Predictive Scheduling Compliance
Labor law compliance requirements in retail, hospitality, and food service requiring advance notice of work schedules (typically 2 weeks), compensation for schedule changes, and rest between shifts. Oregon, Seattle, San Francisco, Philadelphia, and New York enforce these rules with penalties for violations.
Last updated: 2026-03-19 04:54
Overview
Predictive scheduling laws require employers to provide advance notice of work schedules and compensate employees for last-minute changes. These regulations primarily affect retail, hospitality, and food service industries.
Key Requirements
Advance Notice Typically 2 weeks advance notice of schedules required.

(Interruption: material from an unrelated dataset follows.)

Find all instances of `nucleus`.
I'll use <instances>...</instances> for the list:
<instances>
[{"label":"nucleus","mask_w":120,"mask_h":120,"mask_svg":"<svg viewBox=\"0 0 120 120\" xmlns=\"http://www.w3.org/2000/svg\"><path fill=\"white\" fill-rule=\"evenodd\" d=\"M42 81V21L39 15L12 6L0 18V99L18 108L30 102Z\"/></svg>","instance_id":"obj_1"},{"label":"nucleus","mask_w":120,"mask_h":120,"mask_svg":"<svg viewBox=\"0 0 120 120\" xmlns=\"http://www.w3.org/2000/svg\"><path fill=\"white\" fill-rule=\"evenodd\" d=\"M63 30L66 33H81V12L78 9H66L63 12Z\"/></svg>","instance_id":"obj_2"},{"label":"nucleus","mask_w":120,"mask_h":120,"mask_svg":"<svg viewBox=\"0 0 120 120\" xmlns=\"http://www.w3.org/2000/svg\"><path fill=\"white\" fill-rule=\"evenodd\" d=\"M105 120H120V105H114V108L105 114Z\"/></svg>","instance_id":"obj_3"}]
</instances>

Change Compensation Employers must pay additional compensation for schedule changes within the notice period.
Rest Between Shifts Minimum hours required between shifts (often 10-11 hours).

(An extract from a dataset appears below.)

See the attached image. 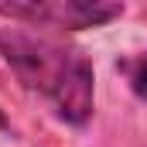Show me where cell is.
Here are the masks:
<instances>
[{"mask_svg": "<svg viewBox=\"0 0 147 147\" xmlns=\"http://www.w3.org/2000/svg\"><path fill=\"white\" fill-rule=\"evenodd\" d=\"M116 72L123 75V82L130 86V92L147 103V51H134V55L116 58Z\"/></svg>", "mask_w": 147, "mask_h": 147, "instance_id": "3957f363", "label": "cell"}, {"mask_svg": "<svg viewBox=\"0 0 147 147\" xmlns=\"http://www.w3.org/2000/svg\"><path fill=\"white\" fill-rule=\"evenodd\" d=\"M0 17L21 21L31 28L86 31V28H103L116 17H123V3H106V0H10V3H0Z\"/></svg>", "mask_w": 147, "mask_h": 147, "instance_id": "7a4b0ae2", "label": "cell"}, {"mask_svg": "<svg viewBox=\"0 0 147 147\" xmlns=\"http://www.w3.org/2000/svg\"><path fill=\"white\" fill-rule=\"evenodd\" d=\"M3 123H7V120H3V113H0V127H3Z\"/></svg>", "mask_w": 147, "mask_h": 147, "instance_id": "277c9868", "label": "cell"}, {"mask_svg": "<svg viewBox=\"0 0 147 147\" xmlns=\"http://www.w3.org/2000/svg\"><path fill=\"white\" fill-rule=\"evenodd\" d=\"M0 55L24 89L38 92L58 120L82 127L96 110V75L89 58L48 34H34L28 28H3Z\"/></svg>", "mask_w": 147, "mask_h": 147, "instance_id": "6da1fadb", "label": "cell"}]
</instances>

Right to Request Employees can request specific shifts or availability preferences.
Good Faith Estimate New hires must receive estimate of expected schedule.
Jurisdictions with Laws (2026)
Oregon Retail/hospitality/food-service employers (500+ employees) must follow predictive-scheduling rules.
Seattle Comprehensive predictive scheduling ordinance for large employers.
San Francisco Formula retail and restaurants covered.
Philadelphia Retail, hospitality, and food service.
New York City Fast food and retail establishments.
Chicago Covered industries with employee thresholds.
Penalties for Non-Compliance
- Per-violation fines ($500-1,000+)
- Required compensation to affected employees
- Potential lawsuits
- Regulatory investigations
Software Solutions
Workforce management platforms helping ensure compliance:
Agendrix - Compliance features built-in 7shifts - Restaurant scheduling with compliance tools When I Work - Predictive scheduling support Shiftbase - European and US compliance Homebase - Restaurant compliance features
Compliance Features in Software
- 2-week schedule publishing
- Change tracking and notifications
- Automatic penalty calculations
- Rest-between-shifts enforcement
- Employee preference management
- Reporting for audits
Business Impact
Benefits
- Reduced turnover
- Improved employee satisfaction
- Better work-life balance for workers
- More predictable labor costs
Challenges
- Reduced scheduling flexibility
- Need for better demand forecasting
- Higher administrative overhead
- Potential increased labor costs
Best Practices
- Invest in demand forecasting tools
- Use scheduling software with compliance features
- Train managers on requirements
- Document all schedule changes
- Build buffer into schedules
- Communicate clearly with employees
Pricing
Compliance features typically included in workforce management software at $3-8 per employee per month.